Antisemitism
About
Antisemitism remains a pervasive challenge throughout the West, influencing a variety of violent and non-violent extremists across the political spectrum. In the United States, Jews are the targets of the majority of hate crimes committed against any religious group. While the extremists behind many of these attacks come from many movements, they are all united by a common antisemitic worldview. From Islamists to neo-Nazis and white supremacists, from black supremacists to far-left extremists, each has incorporated antisemitism and antisemitic tropes as key components of their ideologies, and as a means of mobilizing followers to perpetrate acts of violence.
Report: Antisemitism as an Underlying Precursor to Violent Extremism in American Far-Right and Islamist Contexts
Antisemitism is pervasive throughout several categories of American extremist movements, both
violent and non-violent. American extremists incorporate antisemitic tropes and narratives in every level of their worldviews, using them to help construct “us/them” dichotomies and wide-sweeping conspiracies that are essential to their movements.
During the past several decades, the American extremist movements that have been among the most violent—specifically, far-right and jihadist groups—have used antisemitism to target Jewish people, Jewish houses of worship, Jewish community institutions, and Americans supporting the Jewish state of Israel.

Extracted entries:
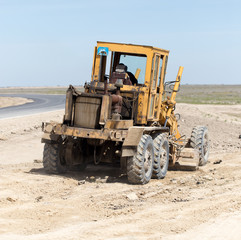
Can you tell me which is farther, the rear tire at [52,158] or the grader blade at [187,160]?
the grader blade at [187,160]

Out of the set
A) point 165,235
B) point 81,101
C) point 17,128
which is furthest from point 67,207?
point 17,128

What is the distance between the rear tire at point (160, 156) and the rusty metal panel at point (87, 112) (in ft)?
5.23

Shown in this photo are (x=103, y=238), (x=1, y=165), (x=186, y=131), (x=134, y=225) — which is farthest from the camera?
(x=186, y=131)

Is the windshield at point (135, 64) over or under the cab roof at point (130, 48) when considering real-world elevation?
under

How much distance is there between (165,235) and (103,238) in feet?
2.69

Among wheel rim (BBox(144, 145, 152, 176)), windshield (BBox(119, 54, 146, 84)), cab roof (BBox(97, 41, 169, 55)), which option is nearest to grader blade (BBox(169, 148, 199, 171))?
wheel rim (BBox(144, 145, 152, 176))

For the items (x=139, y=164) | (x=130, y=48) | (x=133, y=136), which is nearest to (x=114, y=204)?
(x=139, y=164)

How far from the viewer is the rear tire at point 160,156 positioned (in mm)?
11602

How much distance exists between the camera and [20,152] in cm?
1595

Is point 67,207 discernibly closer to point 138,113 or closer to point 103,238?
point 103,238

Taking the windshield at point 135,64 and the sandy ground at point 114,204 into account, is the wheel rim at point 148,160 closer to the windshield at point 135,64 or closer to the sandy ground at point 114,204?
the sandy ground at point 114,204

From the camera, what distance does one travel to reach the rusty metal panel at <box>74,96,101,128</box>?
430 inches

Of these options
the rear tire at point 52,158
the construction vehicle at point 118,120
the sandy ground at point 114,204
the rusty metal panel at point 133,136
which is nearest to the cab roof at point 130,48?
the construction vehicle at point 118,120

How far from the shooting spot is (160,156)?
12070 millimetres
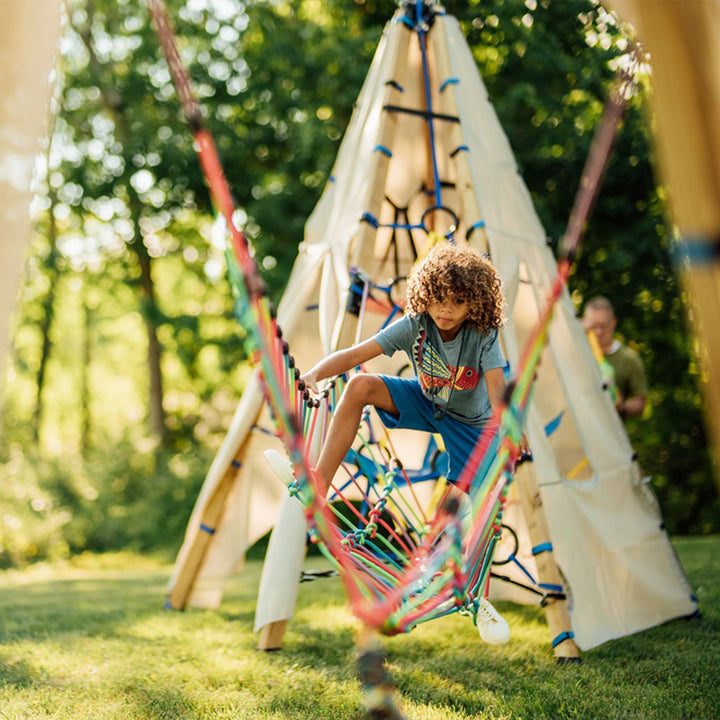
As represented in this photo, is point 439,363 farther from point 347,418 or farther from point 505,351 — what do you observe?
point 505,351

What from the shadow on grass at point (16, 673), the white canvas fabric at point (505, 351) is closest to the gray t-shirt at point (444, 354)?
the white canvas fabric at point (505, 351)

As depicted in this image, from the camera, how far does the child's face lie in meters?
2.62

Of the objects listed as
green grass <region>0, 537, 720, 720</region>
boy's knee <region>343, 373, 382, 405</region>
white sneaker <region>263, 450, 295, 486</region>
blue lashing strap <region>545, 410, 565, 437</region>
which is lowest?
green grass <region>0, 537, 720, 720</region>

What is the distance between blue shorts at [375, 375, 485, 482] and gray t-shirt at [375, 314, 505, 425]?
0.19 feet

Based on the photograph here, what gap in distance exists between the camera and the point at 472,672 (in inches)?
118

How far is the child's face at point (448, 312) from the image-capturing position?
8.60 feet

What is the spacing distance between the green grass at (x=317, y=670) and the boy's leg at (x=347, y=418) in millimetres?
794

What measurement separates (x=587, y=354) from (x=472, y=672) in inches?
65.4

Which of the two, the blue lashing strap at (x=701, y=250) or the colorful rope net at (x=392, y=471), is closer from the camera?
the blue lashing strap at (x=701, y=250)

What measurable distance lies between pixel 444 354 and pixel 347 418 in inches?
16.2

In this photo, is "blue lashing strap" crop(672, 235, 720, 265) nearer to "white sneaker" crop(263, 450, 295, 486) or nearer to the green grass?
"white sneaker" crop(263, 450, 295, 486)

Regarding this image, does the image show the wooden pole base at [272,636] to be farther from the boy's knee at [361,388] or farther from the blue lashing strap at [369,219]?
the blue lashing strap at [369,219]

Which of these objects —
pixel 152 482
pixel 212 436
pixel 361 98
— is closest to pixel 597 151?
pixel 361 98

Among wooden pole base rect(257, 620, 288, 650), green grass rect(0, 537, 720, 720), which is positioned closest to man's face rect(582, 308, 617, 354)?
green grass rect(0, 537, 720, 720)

Task statement: According to the antisemitism text, which group is the target of most hate crimes committed against any religious group in the United States? The rows come from a different source than the text.

Task answer: Jews.